PubMed (MEDLINE), Cochrane Library and Embase (ELSEVIER) medical databases were searched for articles published from January 1990 to March 2022. Studies which included more than 10 cases of minimally-invasive pancreatic enucleation were included. Data on the outcomes were synthetized and meta-analyzed when appropriate.
Twenty studies published between 2009 and 2022 with a total of 552 patients were included in the systematic review: three hundred fifty-one patients (63.5%) had a laparoscopic intervention, two hundred and one (36.5%) robot-assisted with a cumulative incidence of conversion rate of 5%. Minimally-invasive surgery was performed in 63% of cases on the body/tail of the Pancreas and in 37% of the cases on the head/uncinate process of the Pancreas. The cumulative post-operative 30 days - mortality rate was 0.2% and the major postoperative morbidity (Clavien-Dindo III-IV-V) 35%. Clinically relevant pancreatic fistula was observed in 17% of the patients. Compared with the standardized open approach (n: 366 patients), mean length of hospital stay was significantly reduced in patients undergoing minimally invasive pancreatic enucleation (2.45 days, p = 0.003) with a favorable trend for post-operative major morbidity (Clavien-Dindo III-IV) (- 24% RR, p: 0.13). Operative time, blood loss and clinically relevant pancreatic fistula rate were comparable between the two groups. One hundred and fourteen robot-assisted enucleations entered in a subgroup analysis with comparable results to open surgery.
Minimally-Invasive approach for pancreatic enucleation is safe, feasible and offers short-term clinical outcomes comparable with open surgery. The potential benefit of robotic surgery will need to be verified in further studies.
微创胰腺部分切除术,无论是腹腔镜还是机器人辅助,都很少进行。本研究的目的是提供微创胰腺部分切除术结果的现有证据,并探讨这种方法相对于传统手术的可能优势。
检索 1990 年 1 月至 2022 年 3 月期间发表的医学数据库 PubMed(MEDLINE)、Cochrane 图书馆和 Embase(ELSEVIER)中的文章。纳入超过 10 例微创胰腺部分切除术的研究。对适当的数据进行综合和荟萃分析。

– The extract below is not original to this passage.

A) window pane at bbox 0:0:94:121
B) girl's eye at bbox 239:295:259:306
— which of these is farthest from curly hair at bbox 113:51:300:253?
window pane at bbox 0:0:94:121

共纳入 2022 年发表的 20 项研究,共 552 例患者:351 例(63.5%)接受腹腔镜干预,201 例(36.5%)机器人辅助,累计中转率为 5%。微创手术在胰腺体尾部进行 63%,在胰头/钩突进行 37%。术后 30 天死亡率为 0.2%,主要术后并发症(Clavien-Dindo III-IV-V)为 35%。观察到 17%的患者存在临床相关的胰瘘。与标准化的开放手术(n=366 例)相比,接受微创胰腺部分切除术的患者住院时间明显缩短(2.45 天,p=0.003),术后主要并发症(Clavien-Dindo III-IV)的发生率也有降低的趋势(24%RR,p:0.13)。两组手术时间、出血量和临床相关胰瘘发生率无差异。对 114 例机器人辅助胰腺部分切除术进行了亚组分析,结果与开放手术相当。
微创胰腺部分切除术安全可行,短期临床结果与开放手术相当。机器人手术的潜在优势需要进一步研究证实。